Your objective:
Without including the pictures, copy each line below exactly as it reads.

Source material:
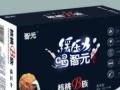 智元核桃露加盟 烟酒茶饮料 投资金额 1-5万元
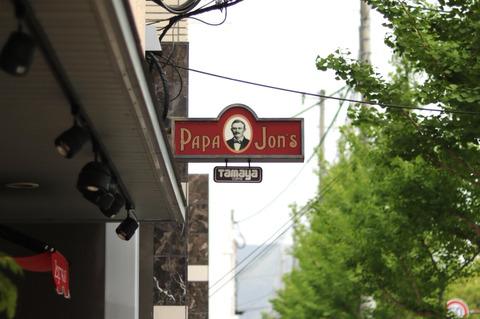 京都で初めてニューヨークチーズケーキを紹介した専門店 京都・北山「パパジョンズ北山店」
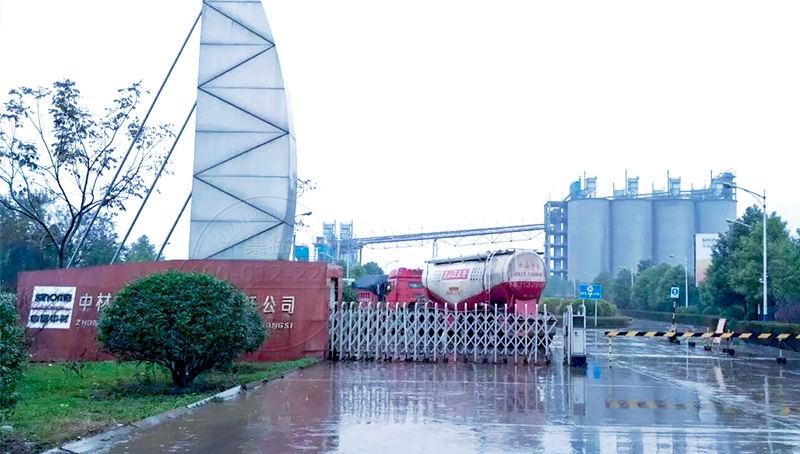 工厂抄表系统-常德水泥厂案例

Response for this exercise:
 智元核桃露加盟 烟酒茶饮料 投资金额 1-5万元
 京都で初めてニューヨークチーズケーキを紹介した専門店 京都・北山「パパジョンズ北山店」
 工厂抄表系统-常德水泥厂案例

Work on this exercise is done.